■ Ziel 1: Kannst du den folgenden Auszug aus dem Revisionsurteil vollständig und Wort für Wort wiedergeben?

■ Seite:

┏━━

Revision in Strafsachen: Verfahrensrüge wegen unterlassener Mitteilung einer sog. Sanktionsschere vor einer Verständigung


Tenor

Die Revision des Angeklagten gegen das Urteil des [X.] vom 5. März 2013 wird verworfen.

Der Angeklagte hat die Kosten seines Rechtsmittels zu tragen.

– Von Rechts wegen –

Gründe

1

Das [X.] hat den Angeklagten wegen schweren sexuellen Missbrauchs eines Kindes in vier Fällen, Besitzes kinderpornographischer Schriften sowie öffentlichen Zugänglichmachens kinderpornographischer Schriften in zehn Fällen zu einer Gesamtfreiheitsstrafe von drei Jahren und neun Monaten verurteilt und hierauf gut sieben Monate Auslieferungshaft in [X.] im Maßstab 1:2 angerechnet. Die auf eine Verfahrensrüge und die Sachrüge gestützte Revision des Angeklagten bleibt erfolglos.

┗━━

■ Ziel 2: Schreibst du aus der Auflistung weiter unten die Zeilen von der Zeile mit „From closest to furthest, rank“ bis zum Ende der Auflistung, beide Enden eingeschlossen, wortgetreu heraus?

■ Zu verarbeitende Daten:
┏━━

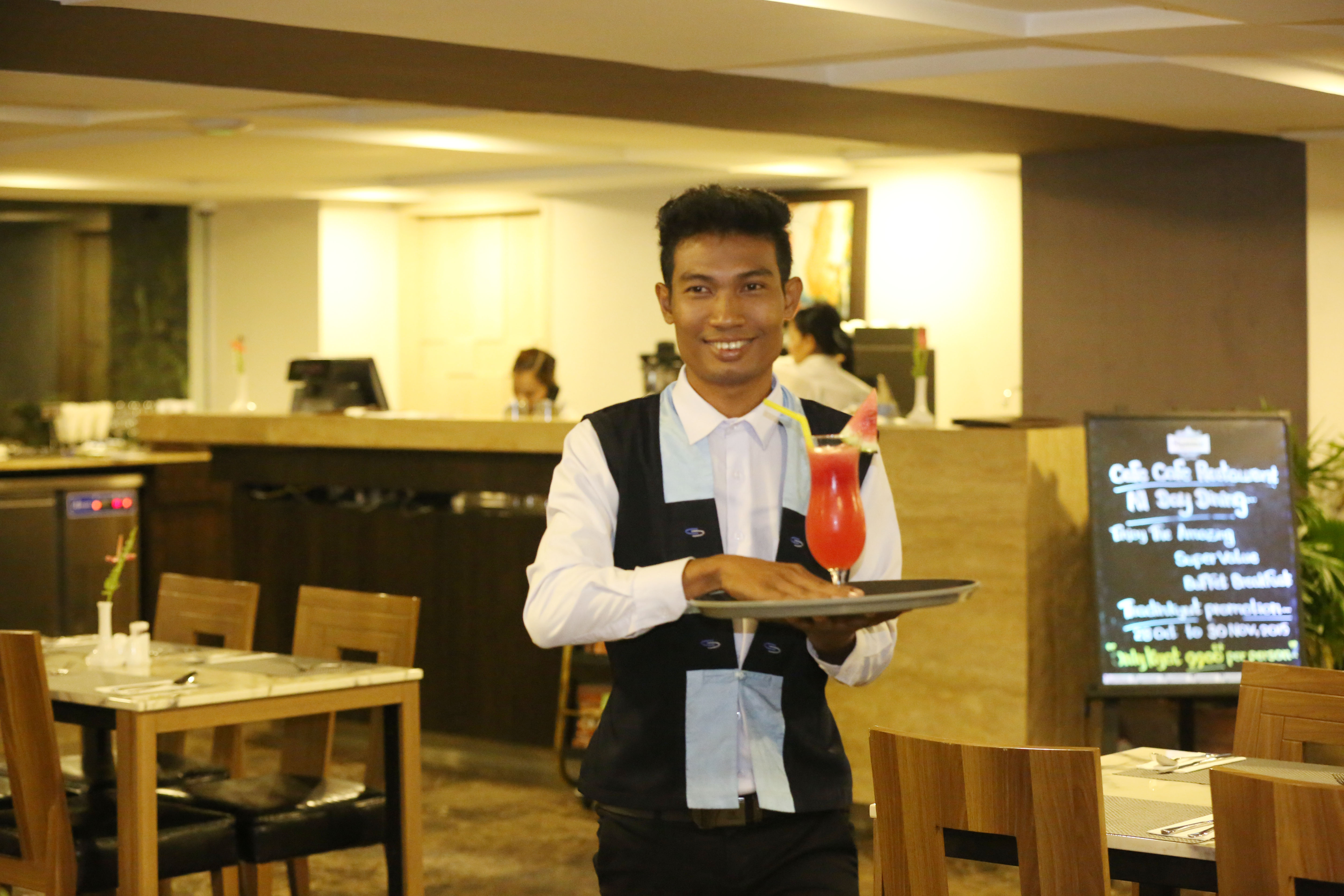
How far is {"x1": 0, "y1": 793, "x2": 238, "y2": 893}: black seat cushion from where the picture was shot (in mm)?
3564

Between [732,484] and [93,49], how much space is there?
11.0ft

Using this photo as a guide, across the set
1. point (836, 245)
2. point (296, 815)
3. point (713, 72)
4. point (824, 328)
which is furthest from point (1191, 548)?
point (836, 245)

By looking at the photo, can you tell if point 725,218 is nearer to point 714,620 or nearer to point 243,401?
point 714,620

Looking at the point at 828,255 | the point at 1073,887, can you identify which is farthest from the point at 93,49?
the point at 828,255

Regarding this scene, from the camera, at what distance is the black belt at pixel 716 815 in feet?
6.45

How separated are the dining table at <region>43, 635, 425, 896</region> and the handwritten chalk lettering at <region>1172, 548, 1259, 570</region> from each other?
2.65 meters

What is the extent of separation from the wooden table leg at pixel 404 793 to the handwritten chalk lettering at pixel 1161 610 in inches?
95.6

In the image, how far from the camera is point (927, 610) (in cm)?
539

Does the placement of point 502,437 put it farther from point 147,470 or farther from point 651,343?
point 651,343

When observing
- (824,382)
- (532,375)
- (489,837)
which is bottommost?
(489,837)

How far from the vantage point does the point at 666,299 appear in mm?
2051

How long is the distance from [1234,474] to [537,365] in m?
3.82

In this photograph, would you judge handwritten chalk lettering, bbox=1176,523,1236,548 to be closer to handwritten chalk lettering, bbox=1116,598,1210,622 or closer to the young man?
handwritten chalk lettering, bbox=1116,598,1210,622

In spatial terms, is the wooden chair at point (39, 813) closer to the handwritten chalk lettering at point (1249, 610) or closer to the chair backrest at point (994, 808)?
the chair backrest at point (994, 808)
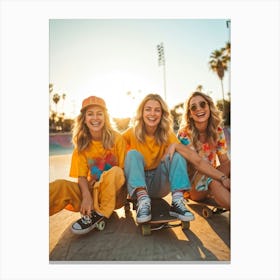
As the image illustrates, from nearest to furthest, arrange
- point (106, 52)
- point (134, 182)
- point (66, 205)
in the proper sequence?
1. point (134, 182)
2. point (66, 205)
3. point (106, 52)

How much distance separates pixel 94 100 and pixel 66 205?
3.27ft

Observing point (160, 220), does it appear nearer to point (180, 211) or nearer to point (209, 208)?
point (180, 211)

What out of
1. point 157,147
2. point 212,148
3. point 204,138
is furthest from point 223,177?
point 157,147

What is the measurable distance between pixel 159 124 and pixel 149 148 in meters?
0.25

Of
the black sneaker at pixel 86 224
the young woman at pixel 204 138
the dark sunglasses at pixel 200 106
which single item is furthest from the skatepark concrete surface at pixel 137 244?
the dark sunglasses at pixel 200 106

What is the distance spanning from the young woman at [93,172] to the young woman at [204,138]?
664 millimetres

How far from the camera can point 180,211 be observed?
9.67 feet

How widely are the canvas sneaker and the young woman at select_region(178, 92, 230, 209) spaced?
0.57 meters

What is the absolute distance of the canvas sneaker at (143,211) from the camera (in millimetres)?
2867

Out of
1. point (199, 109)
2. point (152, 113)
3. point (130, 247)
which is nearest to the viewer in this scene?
point (130, 247)

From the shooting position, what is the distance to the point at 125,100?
3.31 m
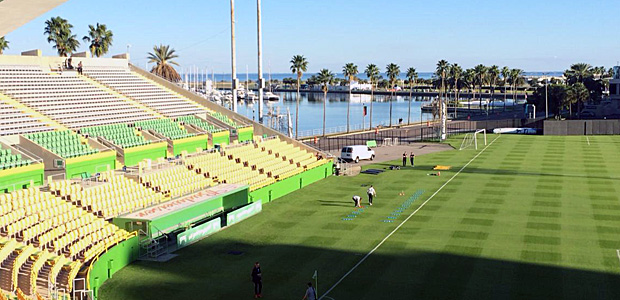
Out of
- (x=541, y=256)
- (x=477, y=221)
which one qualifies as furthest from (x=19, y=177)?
(x=541, y=256)

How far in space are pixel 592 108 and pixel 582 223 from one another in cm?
13187

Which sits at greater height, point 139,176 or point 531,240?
point 139,176

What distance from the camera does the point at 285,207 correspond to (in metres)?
38.4

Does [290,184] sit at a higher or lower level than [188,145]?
lower

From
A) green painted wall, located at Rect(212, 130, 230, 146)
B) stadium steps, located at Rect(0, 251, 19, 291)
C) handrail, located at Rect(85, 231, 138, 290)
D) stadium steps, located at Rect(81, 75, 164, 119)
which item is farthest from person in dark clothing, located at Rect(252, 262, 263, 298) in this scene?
stadium steps, located at Rect(81, 75, 164, 119)

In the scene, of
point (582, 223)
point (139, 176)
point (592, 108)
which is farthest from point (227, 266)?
point (592, 108)

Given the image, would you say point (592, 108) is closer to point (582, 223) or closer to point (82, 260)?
point (582, 223)

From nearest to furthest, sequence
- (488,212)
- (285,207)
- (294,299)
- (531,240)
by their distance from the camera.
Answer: (294,299), (531,240), (488,212), (285,207)

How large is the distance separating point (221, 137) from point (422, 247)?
29.8 meters

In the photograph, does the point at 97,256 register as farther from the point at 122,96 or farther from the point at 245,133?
the point at 245,133

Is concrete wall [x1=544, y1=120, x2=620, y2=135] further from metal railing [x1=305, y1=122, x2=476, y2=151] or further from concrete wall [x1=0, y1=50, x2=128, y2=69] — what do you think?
concrete wall [x1=0, y1=50, x2=128, y2=69]

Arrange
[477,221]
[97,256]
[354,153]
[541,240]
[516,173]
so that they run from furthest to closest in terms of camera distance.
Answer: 1. [354,153]
2. [516,173]
3. [477,221]
4. [541,240]
5. [97,256]

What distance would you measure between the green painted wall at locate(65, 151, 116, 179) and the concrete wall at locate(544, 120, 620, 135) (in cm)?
6603

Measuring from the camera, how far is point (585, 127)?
87250mm
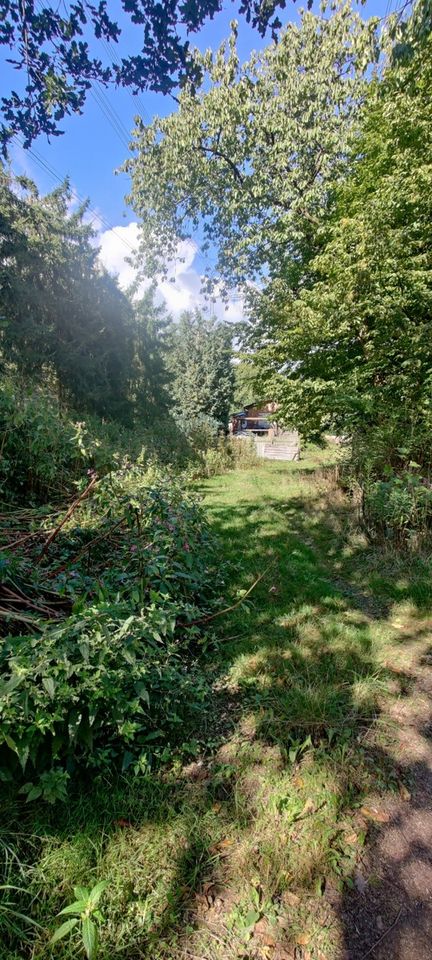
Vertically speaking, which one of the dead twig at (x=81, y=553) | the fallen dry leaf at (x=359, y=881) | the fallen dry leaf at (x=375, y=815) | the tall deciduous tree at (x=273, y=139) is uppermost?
the tall deciduous tree at (x=273, y=139)

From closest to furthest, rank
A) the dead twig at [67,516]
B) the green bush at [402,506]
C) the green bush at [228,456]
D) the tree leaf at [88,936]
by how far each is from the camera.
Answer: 1. the tree leaf at [88,936]
2. the dead twig at [67,516]
3. the green bush at [402,506]
4. the green bush at [228,456]

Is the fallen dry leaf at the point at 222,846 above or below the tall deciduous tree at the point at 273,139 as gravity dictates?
below

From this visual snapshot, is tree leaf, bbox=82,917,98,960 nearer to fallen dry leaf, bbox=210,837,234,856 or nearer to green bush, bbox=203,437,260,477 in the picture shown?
fallen dry leaf, bbox=210,837,234,856


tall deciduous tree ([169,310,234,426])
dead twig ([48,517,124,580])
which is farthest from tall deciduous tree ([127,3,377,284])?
tall deciduous tree ([169,310,234,426])

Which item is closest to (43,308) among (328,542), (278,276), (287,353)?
(278,276)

┗━━

■ Lösung 1:
Revision in Strafsachen: Verfahrensrüge wegen unterlassener Mitteilung einer sog. Sanktionsschere vor einer Verständigung


Tenor

Die Revision des Angeklagten gegen das Urteil des [X.] vom 5. März 2013 wird verworfen.

Der Angeklagte hat die Kosten seines Rechtsmittels zu tragen.

– Von Rechts wegen –

Gründe

1

Das [X.] hat den Angeklagten wegen schweren sexuellen Missbrauchs eines Kindes in vier Fällen, Besitzes kinderpornographischer Schriften sowie öffentlichen Zugänglichmachens kinderpornographischer Schriften in zehn Fällen zu einer Gesamtfreiheitsstrafe von drei Jahren und neun Monaten verurteilt und hierauf gut sieben Monate Auslieferungshaft in [X.] im Maßstab 1:2 angerechnet. Die auf eine Verfahrensrüge und die Sachrüge gestützte Revision des Angeklagten bleibt erfolglos.

■ Lösung 2:
From closest to furthest, rank
A) the dead twig at [67,516]
B) the green bush at [402,506]
C) the green bush at [228,456]
D) the tree leaf at [88,936]
by how far each is from the camera.
Answer: 1. the tree leaf at [88,936]
2. the dead twig at [67,516]
3. the green bush at [402,506]
4. the green bush at [228,456]

Is the fallen dry leaf at the point at 222,846 above or below the tall deciduous tree at the point at 273,139 as gravity dictates?
below

From this visual snapshot, is tree leaf, bbox=82,917,98,960 nearer to fallen dry leaf, bbox=210,837,234,856 or nearer to green bush, bbox=203,437,260,477 in the picture shown?
fallen dry leaf, bbox=210,837,234,856


tall deciduous tree ([169,310,234,426])
dead twig ([48,517,124,580])
which is farthest from tall deciduous tree ([127,3,377,284])?
tall deciduous tree ([169,310,234,426])

Which item is closest to (43,308) among (328,542), (278,276), (287,353)?
(278,276)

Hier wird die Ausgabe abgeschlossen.